This state-of-the-art library has Rust and Python API, but ironically no (C++) high-level one despite written in C++:
I’m guessing C-like C++ is kinda necessary for bindings to other [languages]
[TensorFlow, also written in C++, only had officially stable Python API (while Julia’s API better until unmaintained).]
If we want to call this library then we can for sure, using PythonCall.jl, also an option to call Rust’s API. So which would you prefer?
You might think why not use:
- GGUF models: Llama 2, Llama 3, and Phi-3 (not all quantization variants may work)
- Andrej Karpathy’s llama2.c format
Note there, it’s only the format, Karpathy’s excellent llama2.c isn’t actually used, nor would it do if used.
llama.cpp provides all the GGUF and all the quantization types, and I’m not sure there’s any real alternative.

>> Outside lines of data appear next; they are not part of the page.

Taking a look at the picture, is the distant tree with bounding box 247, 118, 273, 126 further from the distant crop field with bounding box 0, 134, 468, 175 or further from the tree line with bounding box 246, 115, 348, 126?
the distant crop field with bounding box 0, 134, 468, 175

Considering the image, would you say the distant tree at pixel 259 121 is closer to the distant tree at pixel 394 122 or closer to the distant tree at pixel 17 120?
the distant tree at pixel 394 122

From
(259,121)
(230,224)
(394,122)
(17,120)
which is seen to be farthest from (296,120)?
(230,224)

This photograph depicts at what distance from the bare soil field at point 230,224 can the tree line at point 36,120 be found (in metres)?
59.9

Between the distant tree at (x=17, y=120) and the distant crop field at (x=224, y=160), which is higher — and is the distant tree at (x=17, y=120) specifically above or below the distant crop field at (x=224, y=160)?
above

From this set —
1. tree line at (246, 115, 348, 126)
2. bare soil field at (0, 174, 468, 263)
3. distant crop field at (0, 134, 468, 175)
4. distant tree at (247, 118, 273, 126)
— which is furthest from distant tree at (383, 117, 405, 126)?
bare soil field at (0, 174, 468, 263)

So why is Llama[2].jl being made from scratch in pure Julia? It’s great that you can, but not really needed, or even wanted? I think we should reuse great code.
I think Julia could well be the high-level API for end-users (but also for other languages, i.e. replacing C++ as implementation language).

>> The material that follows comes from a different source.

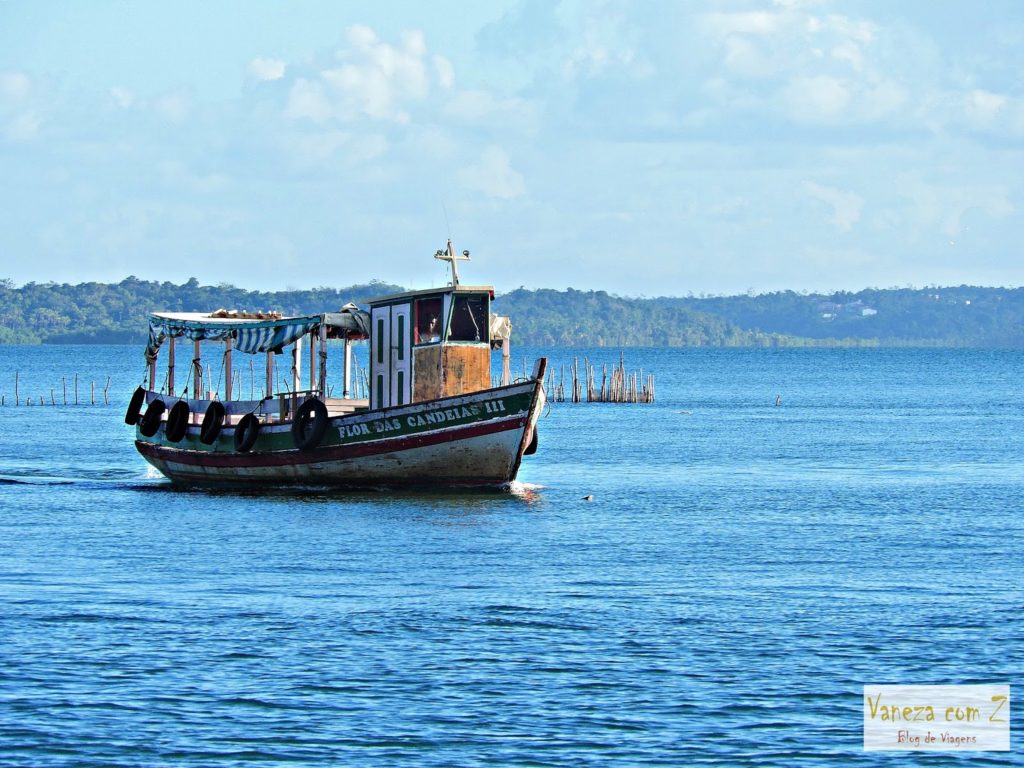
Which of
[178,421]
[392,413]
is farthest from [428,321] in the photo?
[178,421]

Until then, should we rather be wrapping Rust; or Python (in general, not just for this)?
Wrapping C++ is possible but famously annoying, and doesn’t really matter if you can or not if programs (increasingly?) do not provide C++ API. Rust also has some issues (or just this one solvable?), it can rearrange structs (good for it, for performance, bad for languages wrapping Rust, then you must forbid it, which is a possibility for “C-like API”; though in most cases not need? You just wrap API, not expose structs).